WRITTEN TASK 1 |
According to the report on fraudulent SBA loans in Rhode Island, how large was the loan approved for the fake business registered at Bouchard's home?
WRITTEN TASK 2 |
Pick up the report on fraudulent SBA loans in Rhode Island after its final sentence and keep writing it.

+++ SELECTION

Bouchard, like many Rhode Islanders, has been getting unsolicited bill notices from the SBA for months. And Target 12 has confirmed a $63,000 loan was approved for a fake business called ROV Farm Produce at Bouchard’s single-family home where there is no farm.
“For this to happen to me – I’m a banker – I was totally shocked,” she said. “I deal with this stuff with people all the time, so when it actually happens to you it’s unnerving.”
Bouchard is hardly alone.
As first reported Monday, Target 12 found nearly $4 million in loans were approved to at least 80 farm businesses that don’t exist. And it’s not just fake farms popping up in the scheme.
In total, SBA data shows nearly $562 million was approved to more than 10,000 borrowers with Rhode Island addresses through the program, but it remains unclear how much might be tied to fraud.
After the story aired, David Cook of Warwick copied Target 12 in an email to the SBA inspector general, saying the SBA approved $148,200 disaster loan for a fake company listed at his home called “Bobby Lee Cook.” The company does not exist in the database of businesses maintained by the R.I. Secretary of State’s Office.
“A simple address validation should have been sufficient to catch this fraudster before disbursement of the funds,” Cook wrote in the email.

++++++
+++ EXCERPTED DATA

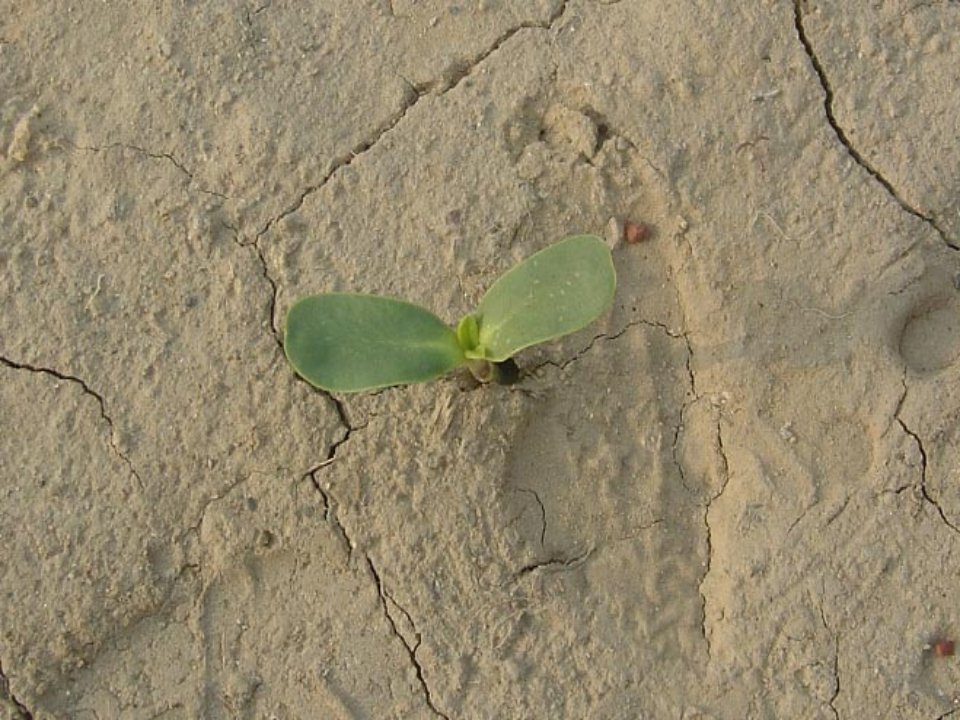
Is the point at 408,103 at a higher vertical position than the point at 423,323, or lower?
higher

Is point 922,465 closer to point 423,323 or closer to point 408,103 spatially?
point 423,323

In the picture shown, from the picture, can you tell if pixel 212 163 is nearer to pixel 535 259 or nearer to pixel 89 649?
pixel 535 259

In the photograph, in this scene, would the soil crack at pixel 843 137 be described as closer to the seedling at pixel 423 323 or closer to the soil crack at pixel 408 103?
the soil crack at pixel 408 103

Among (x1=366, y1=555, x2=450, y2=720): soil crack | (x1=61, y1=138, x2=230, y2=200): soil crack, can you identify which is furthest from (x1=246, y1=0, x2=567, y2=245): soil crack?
(x1=366, y1=555, x2=450, y2=720): soil crack

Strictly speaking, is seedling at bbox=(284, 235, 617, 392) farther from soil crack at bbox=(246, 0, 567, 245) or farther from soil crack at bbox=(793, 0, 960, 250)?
soil crack at bbox=(793, 0, 960, 250)

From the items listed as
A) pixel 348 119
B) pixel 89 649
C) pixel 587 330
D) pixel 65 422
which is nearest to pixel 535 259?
pixel 587 330

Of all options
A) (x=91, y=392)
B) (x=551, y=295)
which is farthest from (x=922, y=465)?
(x=91, y=392)
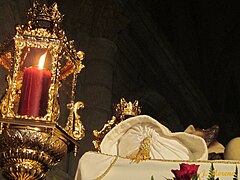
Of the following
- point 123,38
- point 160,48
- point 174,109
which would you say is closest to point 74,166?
point 123,38

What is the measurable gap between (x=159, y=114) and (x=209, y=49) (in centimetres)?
348

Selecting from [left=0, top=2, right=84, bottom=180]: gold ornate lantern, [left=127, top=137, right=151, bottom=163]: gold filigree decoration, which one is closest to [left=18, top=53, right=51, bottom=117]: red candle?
[left=0, top=2, right=84, bottom=180]: gold ornate lantern

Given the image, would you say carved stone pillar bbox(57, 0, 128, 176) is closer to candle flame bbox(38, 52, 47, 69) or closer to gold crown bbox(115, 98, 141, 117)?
gold crown bbox(115, 98, 141, 117)

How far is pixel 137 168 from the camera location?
7.82ft

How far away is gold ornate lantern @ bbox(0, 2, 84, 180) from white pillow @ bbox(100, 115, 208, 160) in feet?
0.83

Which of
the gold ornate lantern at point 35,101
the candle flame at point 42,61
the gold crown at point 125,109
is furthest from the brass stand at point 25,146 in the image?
the gold crown at point 125,109

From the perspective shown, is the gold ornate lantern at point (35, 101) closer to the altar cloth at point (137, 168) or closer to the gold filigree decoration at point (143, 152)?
→ the altar cloth at point (137, 168)

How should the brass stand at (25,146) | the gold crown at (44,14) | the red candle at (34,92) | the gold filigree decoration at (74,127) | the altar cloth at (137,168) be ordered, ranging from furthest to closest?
the gold crown at (44,14)
the gold filigree decoration at (74,127)
the red candle at (34,92)
the brass stand at (25,146)
the altar cloth at (137,168)

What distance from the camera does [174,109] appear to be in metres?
12.9

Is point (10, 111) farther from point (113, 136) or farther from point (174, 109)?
point (174, 109)

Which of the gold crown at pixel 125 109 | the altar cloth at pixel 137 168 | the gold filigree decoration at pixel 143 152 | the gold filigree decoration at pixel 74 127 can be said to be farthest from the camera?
the gold crown at pixel 125 109

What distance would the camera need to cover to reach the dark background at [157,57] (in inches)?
287

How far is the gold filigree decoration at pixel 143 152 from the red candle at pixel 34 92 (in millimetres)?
508

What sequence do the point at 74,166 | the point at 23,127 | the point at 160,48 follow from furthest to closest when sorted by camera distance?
the point at 160,48 → the point at 74,166 → the point at 23,127
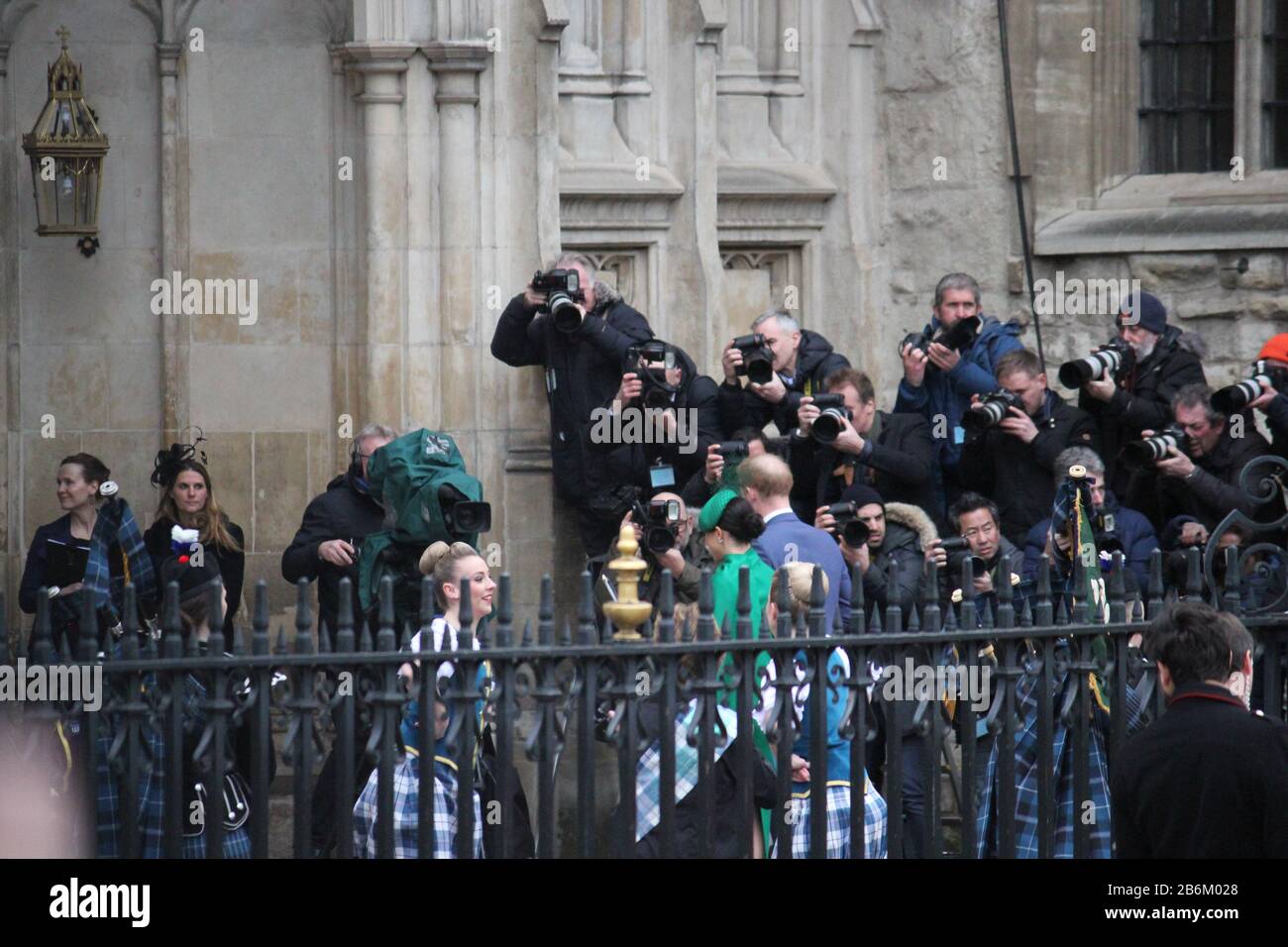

++++++

FINAL RESULT 1 |
$63,000

FINAL RESULT 2 |
The SBA Rhode Island district office has declined to comment for this story, reinforcing reports in other media outlets that indicate the federal agency isn’t giving local offices any control over the response effort. Bloomberg News last month reported the SBA had privately directed employees not to use the word “fraud” in writing.
In a response to Cook’s email, a local SBA representative wrote, “Unfortunately, the District Office has no authority in fraud matters as it pertains to” the disaster loan program.
“We are only able to encourage people to send the complaint to the [Office of the Inspector General] Hotline email,” the representative added.
The SBA inspector general in October nonetheless released a scathing report that showed billions of dollars was likely caught up in fraud.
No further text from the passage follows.